I only use these scenes to contrast each other to prove a point. Gangster films are supposed to be violent and shocking. They have to be in order to be interesting - especially when we lack strong plot and/or strong characterization. They are stories about violent, ruthless men basically going to war with each other. But Lawless is constantly pulling it's punches - hardcore. It seems to constantly avoid showing us the consequences of these characters actions and instead have us follow the Adventures of the Dimwit Bootlegger with Shia Labouf! I get what Lawless was attempting to do. I get that it's supposed to be a study on violence within a family unit and the affects of money, greed, power, pride, blah, blah, blah. I get it, I really do. But the problems with that are we have a shit script and we follow the most annoying character on the screen while we ignore the most interesting character's.

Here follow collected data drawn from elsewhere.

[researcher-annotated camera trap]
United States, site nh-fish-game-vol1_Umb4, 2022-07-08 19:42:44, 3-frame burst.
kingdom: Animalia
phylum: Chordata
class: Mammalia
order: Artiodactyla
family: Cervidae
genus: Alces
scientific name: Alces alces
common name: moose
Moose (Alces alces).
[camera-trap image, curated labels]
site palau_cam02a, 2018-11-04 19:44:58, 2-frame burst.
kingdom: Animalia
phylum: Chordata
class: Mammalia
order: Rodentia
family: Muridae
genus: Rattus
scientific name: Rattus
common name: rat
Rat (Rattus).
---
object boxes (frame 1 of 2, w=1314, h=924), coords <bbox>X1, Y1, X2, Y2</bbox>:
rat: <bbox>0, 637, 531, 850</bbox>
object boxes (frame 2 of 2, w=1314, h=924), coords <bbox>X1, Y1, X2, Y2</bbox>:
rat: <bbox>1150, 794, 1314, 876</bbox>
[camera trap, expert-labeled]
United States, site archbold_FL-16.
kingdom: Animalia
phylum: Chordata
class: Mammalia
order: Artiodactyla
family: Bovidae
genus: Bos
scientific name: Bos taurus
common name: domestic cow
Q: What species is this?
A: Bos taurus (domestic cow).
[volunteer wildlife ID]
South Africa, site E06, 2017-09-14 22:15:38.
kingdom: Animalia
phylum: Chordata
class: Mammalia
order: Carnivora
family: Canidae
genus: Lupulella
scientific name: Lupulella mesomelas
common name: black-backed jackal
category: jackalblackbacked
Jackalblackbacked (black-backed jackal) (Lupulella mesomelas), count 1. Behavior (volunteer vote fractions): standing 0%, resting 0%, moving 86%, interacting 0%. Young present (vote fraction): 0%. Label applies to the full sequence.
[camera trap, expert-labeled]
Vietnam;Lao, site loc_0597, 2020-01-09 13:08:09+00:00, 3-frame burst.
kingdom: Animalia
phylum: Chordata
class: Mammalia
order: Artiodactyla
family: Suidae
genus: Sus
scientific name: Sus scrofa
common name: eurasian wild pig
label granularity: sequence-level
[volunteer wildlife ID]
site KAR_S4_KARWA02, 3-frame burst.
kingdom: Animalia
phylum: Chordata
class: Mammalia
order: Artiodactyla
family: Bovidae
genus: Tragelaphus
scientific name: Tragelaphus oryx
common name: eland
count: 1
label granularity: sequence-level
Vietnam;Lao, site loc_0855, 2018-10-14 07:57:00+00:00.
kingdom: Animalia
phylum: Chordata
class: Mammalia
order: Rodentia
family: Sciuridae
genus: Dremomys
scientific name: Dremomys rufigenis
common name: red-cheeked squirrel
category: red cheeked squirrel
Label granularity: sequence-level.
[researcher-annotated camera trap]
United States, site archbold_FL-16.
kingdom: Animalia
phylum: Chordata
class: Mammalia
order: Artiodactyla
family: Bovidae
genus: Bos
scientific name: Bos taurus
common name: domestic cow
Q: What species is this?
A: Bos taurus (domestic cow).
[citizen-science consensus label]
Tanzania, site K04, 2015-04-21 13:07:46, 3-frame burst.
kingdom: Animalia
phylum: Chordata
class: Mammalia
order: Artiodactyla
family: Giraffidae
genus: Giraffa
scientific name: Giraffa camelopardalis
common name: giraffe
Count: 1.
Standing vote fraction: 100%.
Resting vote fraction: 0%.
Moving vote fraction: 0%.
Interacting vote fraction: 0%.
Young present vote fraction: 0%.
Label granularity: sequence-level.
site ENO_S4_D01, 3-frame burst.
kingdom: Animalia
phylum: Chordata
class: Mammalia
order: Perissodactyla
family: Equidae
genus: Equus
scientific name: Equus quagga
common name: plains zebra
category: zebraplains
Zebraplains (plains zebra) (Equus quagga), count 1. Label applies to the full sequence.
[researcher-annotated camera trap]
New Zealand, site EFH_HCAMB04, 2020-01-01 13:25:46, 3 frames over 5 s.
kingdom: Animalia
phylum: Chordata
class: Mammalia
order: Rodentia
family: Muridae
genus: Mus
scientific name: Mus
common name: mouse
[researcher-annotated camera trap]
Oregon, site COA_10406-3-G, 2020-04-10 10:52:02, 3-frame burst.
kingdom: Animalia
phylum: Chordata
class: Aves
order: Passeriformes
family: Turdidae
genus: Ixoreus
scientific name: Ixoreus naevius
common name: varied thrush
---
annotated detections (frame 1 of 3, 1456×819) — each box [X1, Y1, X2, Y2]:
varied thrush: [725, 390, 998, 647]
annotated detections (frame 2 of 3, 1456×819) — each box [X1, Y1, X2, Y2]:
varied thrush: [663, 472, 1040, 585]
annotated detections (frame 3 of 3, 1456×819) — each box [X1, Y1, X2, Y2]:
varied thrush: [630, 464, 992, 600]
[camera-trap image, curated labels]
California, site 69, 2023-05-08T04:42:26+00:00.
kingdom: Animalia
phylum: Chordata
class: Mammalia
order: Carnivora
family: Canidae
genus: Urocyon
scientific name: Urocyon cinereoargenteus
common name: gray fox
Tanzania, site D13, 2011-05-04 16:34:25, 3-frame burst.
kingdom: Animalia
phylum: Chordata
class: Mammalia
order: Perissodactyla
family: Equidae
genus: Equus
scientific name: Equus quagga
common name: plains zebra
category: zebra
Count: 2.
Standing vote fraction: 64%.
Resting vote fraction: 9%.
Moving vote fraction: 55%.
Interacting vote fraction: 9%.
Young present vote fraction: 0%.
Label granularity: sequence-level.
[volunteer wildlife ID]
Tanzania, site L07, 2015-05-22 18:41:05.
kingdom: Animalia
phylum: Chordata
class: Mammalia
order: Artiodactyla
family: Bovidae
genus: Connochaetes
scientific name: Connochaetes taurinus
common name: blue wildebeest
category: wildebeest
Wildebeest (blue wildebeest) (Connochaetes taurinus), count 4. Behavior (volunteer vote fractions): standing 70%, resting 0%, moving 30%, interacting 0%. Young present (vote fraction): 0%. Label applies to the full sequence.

Barely in the movie, CRIMINALLY underused.

We seem to live in a time where great performances are appreciated more than anything else but people seem to be confused on what a great performance is. First of all, I gotta say flat-out that anyone can stand there and be broodingly silent while they slowly read their lines and look around awkwardly and intensely. THAT is not what makes a good performance. And I'm not trying to knock on any one particular actor here, but seriously, acting aloof and deep is not hard and it's not the same as turning out a good performance. Right off the bat you have to have good material. Your character's should be interesting and have some depth to them. The story should also be good so that we know what the motivations are for everyone within. Think back to some of the great all-time performances, you know what they all tend to have in common? They were good movies. Good characters in good movies.

Lawless lacks that, don't let anyone tell you anything differently.